◆ Lesetext:

Humusklos verschmutzen kein Trinkwasser, keine Seen, keine Flüsse und keine Erde, sondern produzieren ein kostbares Endprodukt. Humusklos sind gelebter Umweltschutz! Deswegen haben wir am Gelände geruchsarme Humusklos errichtet.

Um den liebevollen Umgang mit dem eigenen Körper zu fördern, wird Teilnehmenden Rausch- und Risikokompetenz vermittelt. Michael Guzei, professioneller Rausch- und Risikopädagoge, wird mit spielerischen Ansätzen das Thema Rausch reflektieren und den Weg zu verschiedensten Räuschen, wie Kreativ-Rausch, Tanzrausch oder dem Rausch der Begegnung weisen, sodass niemand rein auf Substanzräusche angewiesen ist, um bei unserem Festival ekstatisch zu feiern.

Wie kamt ihr auf die Idee das Partyzipation Festival ins Leben zu rufen?

[Gespeicherte Einträge]
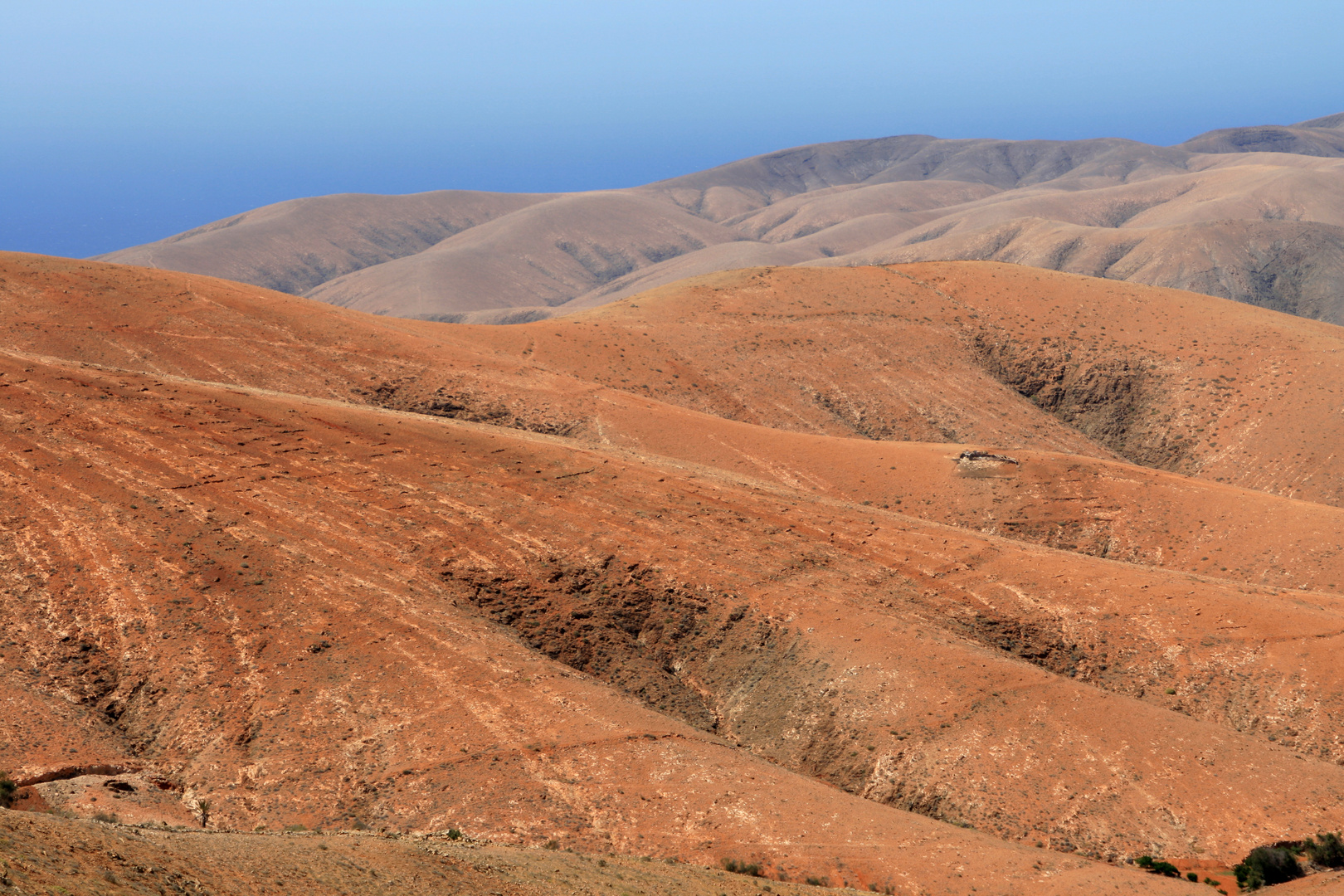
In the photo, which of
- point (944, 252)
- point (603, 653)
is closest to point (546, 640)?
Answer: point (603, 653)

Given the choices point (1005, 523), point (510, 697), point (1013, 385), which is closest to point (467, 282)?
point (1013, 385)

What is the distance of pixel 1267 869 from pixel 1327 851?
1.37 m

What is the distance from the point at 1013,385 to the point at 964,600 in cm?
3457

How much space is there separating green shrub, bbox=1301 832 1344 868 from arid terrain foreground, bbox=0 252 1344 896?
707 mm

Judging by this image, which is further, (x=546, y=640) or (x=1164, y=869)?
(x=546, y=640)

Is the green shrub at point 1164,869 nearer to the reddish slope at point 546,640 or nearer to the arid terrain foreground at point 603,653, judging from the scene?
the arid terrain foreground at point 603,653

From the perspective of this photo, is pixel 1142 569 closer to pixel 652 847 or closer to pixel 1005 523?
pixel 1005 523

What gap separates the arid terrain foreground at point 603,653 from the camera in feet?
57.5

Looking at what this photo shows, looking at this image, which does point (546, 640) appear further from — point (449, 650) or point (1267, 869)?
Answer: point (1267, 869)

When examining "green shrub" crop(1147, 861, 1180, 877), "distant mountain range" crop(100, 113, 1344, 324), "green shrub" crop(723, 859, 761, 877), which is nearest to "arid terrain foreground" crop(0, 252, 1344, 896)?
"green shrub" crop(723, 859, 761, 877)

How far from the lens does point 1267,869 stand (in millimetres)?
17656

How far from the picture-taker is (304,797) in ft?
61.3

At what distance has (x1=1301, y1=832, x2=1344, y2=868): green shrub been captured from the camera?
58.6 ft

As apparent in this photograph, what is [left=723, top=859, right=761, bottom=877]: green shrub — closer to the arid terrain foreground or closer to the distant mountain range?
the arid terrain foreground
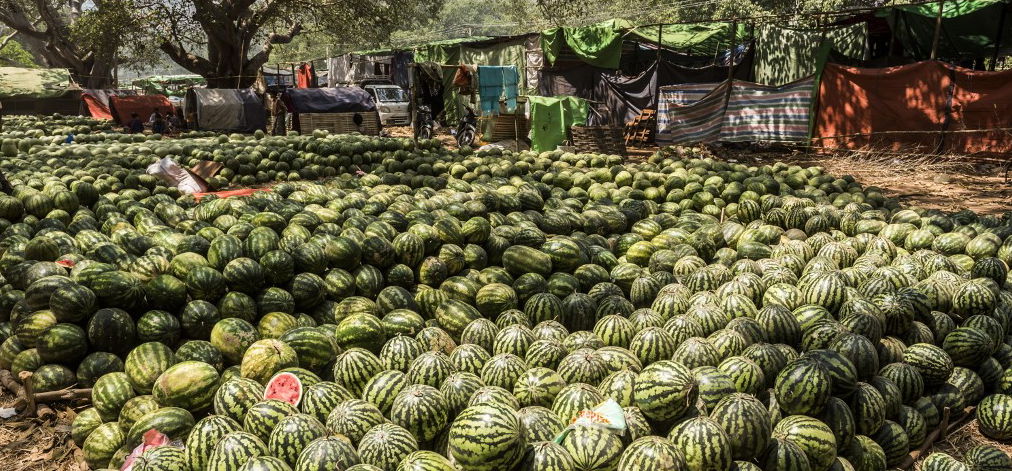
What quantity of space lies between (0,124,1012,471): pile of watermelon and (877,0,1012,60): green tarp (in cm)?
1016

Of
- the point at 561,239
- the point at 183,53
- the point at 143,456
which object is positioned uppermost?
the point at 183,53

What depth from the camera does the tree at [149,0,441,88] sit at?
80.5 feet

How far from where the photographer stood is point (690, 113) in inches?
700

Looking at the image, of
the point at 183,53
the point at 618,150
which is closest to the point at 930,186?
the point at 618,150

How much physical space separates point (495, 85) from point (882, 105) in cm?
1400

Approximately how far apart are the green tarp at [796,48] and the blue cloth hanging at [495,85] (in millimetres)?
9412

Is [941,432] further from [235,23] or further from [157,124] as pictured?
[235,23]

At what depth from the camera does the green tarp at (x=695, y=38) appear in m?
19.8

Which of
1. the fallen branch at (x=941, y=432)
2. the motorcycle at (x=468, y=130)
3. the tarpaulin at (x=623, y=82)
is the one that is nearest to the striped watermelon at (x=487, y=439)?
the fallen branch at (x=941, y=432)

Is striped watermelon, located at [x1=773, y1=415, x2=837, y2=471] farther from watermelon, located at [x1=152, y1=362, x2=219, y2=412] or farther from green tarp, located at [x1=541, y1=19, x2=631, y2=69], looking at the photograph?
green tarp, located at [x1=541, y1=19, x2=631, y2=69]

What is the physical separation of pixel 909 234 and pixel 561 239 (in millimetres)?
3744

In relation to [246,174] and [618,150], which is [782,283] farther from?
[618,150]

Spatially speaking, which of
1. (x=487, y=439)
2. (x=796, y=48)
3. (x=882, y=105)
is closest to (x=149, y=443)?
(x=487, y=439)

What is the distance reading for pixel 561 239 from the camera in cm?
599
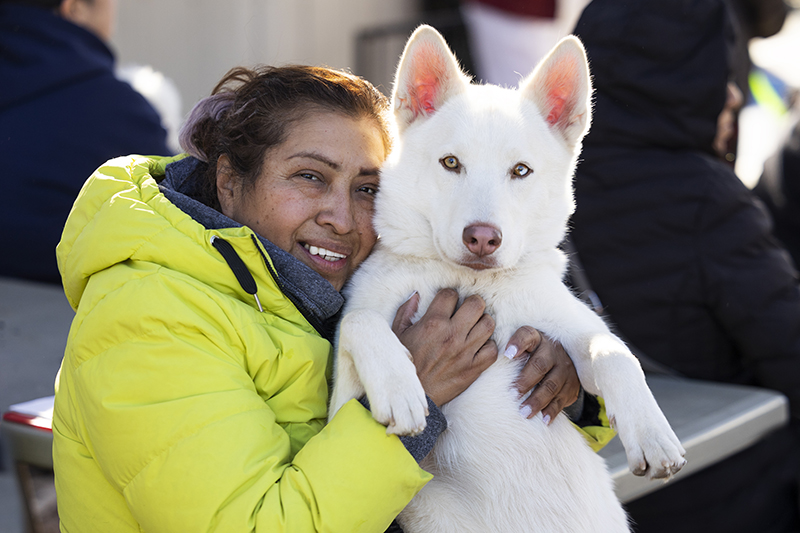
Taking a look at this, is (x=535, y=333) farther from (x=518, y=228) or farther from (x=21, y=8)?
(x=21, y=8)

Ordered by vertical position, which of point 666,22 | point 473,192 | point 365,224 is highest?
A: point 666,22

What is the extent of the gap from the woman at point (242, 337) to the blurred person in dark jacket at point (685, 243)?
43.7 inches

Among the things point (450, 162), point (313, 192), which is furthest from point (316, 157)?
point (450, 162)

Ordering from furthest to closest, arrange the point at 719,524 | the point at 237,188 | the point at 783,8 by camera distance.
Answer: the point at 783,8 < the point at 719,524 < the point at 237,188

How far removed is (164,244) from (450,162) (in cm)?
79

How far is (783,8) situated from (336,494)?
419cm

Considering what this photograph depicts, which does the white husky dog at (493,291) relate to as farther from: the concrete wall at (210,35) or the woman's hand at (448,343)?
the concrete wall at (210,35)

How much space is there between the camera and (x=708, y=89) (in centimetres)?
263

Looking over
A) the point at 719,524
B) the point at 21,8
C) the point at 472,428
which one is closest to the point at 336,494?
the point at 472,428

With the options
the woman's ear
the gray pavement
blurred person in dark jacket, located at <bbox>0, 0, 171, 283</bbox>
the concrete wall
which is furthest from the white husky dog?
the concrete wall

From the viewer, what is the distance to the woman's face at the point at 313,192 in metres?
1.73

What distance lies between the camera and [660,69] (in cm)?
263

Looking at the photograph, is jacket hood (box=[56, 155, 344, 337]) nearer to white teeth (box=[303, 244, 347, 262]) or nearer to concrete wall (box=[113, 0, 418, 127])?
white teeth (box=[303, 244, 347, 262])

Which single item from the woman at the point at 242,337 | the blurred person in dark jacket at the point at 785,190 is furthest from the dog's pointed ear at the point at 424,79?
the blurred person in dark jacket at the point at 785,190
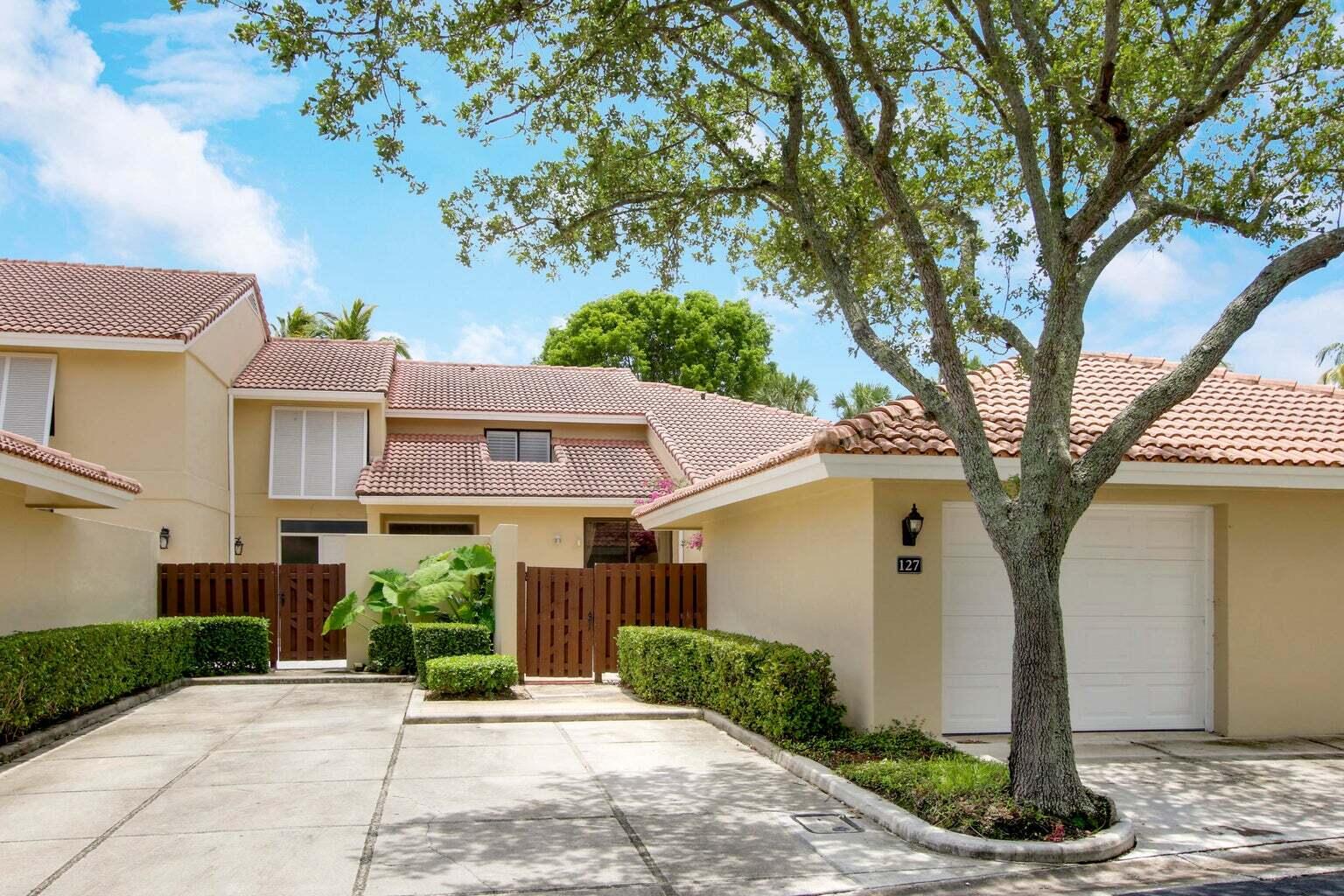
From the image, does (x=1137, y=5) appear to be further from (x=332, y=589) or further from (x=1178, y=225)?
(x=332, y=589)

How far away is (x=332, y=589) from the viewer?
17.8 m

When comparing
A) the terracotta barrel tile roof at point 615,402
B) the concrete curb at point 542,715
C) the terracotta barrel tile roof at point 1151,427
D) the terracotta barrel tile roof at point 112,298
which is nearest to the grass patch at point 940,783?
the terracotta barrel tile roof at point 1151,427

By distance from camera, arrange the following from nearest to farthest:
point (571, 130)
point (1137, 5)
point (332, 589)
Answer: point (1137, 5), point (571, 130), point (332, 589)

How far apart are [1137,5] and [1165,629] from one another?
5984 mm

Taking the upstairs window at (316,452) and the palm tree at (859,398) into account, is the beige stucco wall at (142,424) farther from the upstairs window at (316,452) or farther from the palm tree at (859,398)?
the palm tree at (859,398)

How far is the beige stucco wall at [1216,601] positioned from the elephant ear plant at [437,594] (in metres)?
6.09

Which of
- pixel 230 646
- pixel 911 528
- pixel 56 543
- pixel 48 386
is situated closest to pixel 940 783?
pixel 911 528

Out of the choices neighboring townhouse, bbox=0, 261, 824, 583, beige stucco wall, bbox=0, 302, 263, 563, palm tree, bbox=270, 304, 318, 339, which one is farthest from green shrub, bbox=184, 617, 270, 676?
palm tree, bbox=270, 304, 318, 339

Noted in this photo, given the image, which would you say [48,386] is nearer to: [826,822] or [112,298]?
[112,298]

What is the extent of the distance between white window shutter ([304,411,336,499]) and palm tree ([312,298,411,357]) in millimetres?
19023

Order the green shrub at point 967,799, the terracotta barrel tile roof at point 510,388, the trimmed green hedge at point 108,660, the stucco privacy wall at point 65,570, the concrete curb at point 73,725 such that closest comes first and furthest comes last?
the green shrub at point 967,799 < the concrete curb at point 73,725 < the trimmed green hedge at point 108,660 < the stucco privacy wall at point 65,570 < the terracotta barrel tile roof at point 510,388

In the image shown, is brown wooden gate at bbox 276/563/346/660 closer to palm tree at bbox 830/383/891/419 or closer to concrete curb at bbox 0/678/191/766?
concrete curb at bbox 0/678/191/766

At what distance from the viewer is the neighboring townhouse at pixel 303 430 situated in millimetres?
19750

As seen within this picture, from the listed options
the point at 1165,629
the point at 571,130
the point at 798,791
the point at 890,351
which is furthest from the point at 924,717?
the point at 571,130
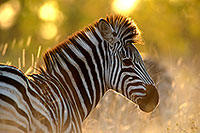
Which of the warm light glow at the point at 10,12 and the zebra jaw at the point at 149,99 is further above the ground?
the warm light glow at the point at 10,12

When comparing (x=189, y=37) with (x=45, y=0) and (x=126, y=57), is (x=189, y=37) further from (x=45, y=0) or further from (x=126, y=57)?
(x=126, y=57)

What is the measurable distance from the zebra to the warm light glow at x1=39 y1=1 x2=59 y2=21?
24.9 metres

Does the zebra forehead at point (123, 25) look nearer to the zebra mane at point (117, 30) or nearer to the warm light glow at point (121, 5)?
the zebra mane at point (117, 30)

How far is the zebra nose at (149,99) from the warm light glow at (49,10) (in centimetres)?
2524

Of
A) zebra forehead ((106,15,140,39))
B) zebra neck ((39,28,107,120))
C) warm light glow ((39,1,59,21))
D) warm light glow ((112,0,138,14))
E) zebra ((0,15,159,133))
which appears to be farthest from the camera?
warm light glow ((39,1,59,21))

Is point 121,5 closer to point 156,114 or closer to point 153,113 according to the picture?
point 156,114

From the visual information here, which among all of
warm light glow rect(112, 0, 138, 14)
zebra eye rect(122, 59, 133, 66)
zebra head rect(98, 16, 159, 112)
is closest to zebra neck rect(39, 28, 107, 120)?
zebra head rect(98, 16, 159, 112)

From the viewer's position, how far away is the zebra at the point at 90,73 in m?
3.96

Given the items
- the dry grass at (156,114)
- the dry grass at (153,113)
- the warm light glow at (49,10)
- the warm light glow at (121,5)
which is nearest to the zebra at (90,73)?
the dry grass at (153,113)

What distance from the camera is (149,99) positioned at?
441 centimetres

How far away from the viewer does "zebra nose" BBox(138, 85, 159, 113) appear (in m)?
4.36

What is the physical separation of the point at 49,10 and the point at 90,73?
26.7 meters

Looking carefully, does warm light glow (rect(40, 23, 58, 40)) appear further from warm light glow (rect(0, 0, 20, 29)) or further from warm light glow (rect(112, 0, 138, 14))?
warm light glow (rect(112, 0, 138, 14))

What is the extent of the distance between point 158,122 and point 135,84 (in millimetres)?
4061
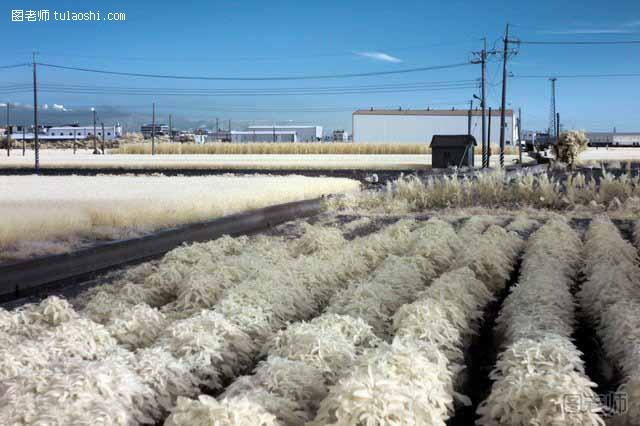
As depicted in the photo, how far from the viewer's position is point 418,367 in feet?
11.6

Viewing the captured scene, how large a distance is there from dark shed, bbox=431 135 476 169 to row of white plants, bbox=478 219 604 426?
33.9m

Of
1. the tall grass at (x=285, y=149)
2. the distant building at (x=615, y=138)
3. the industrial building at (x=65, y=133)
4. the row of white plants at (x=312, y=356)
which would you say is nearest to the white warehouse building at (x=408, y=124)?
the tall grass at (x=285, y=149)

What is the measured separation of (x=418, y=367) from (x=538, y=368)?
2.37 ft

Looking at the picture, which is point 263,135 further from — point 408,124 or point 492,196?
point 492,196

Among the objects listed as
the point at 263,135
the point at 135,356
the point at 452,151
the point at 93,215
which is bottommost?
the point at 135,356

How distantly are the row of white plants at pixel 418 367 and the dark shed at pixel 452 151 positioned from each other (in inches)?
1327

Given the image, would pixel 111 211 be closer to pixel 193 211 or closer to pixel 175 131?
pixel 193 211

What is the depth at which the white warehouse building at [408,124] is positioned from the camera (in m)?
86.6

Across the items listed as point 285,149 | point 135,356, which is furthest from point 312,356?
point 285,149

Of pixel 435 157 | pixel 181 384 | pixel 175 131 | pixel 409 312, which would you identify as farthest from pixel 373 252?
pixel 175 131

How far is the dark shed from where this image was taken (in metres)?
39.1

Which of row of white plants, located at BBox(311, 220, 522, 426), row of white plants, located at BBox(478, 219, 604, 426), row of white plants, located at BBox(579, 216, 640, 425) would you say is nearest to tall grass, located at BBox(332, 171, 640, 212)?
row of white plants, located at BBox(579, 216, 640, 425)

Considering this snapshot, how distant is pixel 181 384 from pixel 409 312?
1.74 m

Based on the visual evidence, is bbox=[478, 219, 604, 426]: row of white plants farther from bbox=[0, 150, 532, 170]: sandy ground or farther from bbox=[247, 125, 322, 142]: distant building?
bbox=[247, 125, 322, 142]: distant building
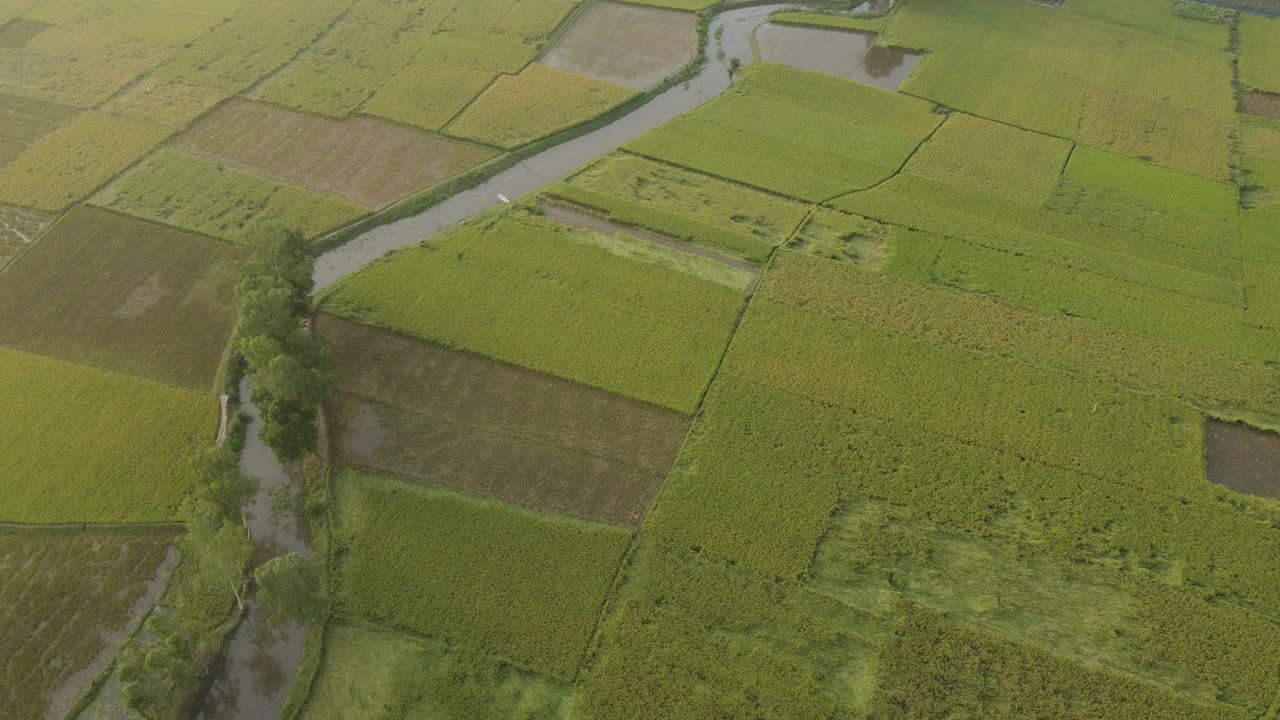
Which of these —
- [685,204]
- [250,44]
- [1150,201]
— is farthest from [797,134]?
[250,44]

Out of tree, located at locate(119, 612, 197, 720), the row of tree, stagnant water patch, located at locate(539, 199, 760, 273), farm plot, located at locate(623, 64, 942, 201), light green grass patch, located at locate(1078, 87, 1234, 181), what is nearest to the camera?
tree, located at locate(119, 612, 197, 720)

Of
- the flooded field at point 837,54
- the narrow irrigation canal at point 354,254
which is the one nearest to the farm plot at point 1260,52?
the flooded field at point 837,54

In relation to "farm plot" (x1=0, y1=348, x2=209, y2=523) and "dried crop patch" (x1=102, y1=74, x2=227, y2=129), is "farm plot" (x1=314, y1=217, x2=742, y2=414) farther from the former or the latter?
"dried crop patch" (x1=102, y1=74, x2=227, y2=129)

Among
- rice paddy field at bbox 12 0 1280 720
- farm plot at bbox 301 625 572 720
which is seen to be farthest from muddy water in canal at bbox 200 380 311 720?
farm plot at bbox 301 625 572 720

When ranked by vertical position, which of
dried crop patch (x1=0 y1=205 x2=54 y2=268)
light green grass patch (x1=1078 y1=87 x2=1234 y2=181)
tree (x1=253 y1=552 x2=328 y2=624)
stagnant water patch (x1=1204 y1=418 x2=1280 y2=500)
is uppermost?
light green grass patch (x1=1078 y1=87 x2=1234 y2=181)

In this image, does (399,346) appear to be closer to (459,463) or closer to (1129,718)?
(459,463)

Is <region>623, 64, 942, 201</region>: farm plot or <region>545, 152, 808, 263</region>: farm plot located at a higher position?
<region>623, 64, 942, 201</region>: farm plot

◆ Aufgabenstellung:
Schreiben Sie die Passage des Lesetexts zwischen „Um den liebevollen“ und „Leben zu rufen?“, beide Stellen eingeschlossen, wortgetreu nieder.

◆ Ergebnis:
Um den liebevollen Umgang mit dem eigenen Körper zu fördern, wird Teilnehmenden Rausch- und Risikokompetenz vermittelt. Michael Guzei, professioneller Rausch- und Risikopädagoge, wird mit spielerischen Ansätzen das Thema Rausch reflektieren und den Weg zu verschiedensten Räuschen, wie Kreativ-Rausch, Tanzrausch oder dem Rausch der Begegnung weisen, sodass niemand rein auf Substanzräusche angewiesen ist, um bei unserem Festival ekstatisch zu feiern.

Wie kamt ihr auf die Idee das Partyzipation Festival ins Leben zu rufen?